Set exercise:
Copy the rows below verbatim, taking only the stretch from the line that contains "Amongst the choices" through the line that contains "27.9 metres", both of those lines included.

--- START Data extract ---

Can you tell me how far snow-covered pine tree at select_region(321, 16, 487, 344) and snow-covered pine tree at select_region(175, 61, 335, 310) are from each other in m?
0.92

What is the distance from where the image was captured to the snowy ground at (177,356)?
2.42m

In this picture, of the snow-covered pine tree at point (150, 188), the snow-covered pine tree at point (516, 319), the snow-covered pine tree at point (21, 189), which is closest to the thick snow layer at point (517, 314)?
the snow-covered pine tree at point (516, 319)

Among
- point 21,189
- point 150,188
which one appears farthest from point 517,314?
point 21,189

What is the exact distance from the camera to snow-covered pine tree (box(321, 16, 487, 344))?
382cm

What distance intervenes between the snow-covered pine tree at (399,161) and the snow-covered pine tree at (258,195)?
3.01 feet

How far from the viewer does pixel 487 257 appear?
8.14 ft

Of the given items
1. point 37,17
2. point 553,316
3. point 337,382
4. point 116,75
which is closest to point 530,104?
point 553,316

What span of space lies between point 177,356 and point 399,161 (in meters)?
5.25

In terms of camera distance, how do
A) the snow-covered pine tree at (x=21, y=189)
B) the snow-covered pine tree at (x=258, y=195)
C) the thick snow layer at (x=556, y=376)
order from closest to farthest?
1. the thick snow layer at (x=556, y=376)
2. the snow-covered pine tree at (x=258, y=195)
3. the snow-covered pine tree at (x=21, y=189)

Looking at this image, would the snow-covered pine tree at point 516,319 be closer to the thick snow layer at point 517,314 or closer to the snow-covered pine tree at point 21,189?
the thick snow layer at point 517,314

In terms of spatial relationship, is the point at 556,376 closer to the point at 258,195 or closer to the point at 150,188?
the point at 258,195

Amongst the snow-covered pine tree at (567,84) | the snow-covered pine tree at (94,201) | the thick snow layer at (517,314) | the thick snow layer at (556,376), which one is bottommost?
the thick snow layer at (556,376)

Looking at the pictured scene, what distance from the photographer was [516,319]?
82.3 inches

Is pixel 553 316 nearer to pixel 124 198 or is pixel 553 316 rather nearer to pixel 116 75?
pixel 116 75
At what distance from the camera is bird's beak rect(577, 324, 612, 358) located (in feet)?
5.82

--- END Data extract ---
--- START Data extract ---

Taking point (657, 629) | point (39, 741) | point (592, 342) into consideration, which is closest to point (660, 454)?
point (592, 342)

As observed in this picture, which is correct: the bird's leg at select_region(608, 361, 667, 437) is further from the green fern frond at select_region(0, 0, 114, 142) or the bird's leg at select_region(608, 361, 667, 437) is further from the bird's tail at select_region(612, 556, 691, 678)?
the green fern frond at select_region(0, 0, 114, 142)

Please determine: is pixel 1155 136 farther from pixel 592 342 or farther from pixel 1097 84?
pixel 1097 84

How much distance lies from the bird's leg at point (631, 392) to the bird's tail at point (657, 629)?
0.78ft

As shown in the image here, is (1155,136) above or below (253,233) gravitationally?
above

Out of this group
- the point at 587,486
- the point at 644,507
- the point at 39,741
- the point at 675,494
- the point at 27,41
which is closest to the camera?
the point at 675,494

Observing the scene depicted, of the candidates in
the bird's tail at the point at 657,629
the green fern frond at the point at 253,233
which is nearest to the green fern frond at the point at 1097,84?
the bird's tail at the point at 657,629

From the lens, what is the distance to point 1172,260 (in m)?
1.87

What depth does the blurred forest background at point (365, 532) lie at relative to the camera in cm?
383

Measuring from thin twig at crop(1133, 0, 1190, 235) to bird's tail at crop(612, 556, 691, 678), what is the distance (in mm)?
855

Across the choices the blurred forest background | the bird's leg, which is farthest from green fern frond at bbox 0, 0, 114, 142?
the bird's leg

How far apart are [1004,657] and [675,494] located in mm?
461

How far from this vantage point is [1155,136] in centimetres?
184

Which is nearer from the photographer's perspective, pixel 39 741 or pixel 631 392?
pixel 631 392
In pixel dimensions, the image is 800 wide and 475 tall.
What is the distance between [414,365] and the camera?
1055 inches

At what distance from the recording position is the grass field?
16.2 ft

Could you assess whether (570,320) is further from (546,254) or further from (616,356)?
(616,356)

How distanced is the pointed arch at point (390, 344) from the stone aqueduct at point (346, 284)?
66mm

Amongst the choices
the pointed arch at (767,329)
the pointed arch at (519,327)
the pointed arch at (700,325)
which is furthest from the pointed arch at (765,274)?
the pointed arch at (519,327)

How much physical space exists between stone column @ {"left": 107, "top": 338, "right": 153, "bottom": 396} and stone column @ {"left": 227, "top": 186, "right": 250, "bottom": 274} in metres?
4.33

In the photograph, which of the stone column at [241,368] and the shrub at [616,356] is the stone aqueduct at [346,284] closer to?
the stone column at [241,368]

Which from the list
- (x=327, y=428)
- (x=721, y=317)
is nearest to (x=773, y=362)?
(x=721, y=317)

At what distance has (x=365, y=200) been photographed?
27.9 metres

--- END Data extract ---

The answer:
Amongst the choices
the pointed arch at (767,329)
the pointed arch at (519,327)
the pointed arch at (700,325)
which is furthest from the pointed arch at (765,274)?
the pointed arch at (519,327)

How much physical space exists between stone column @ {"left": 107, "top": 338, "right": 153, "bottom": 396} and stone column @ {"left": 227, "top": 186, "right": 250, "bottom": 274} in metres?
4.33

In the photograph, which of the stone column at [241,368] and the shrub at [616,356] is the stone aqueduct at [346,284] closer to?
the stone column at [241,368]

Which from the list
- (x=327, y=428)
- (x=721, y=317)
is nearest to (x=773, y=362)?
(x=721, y=317)

At what distance has (x=365, y=200) been photographed?
27.9 metres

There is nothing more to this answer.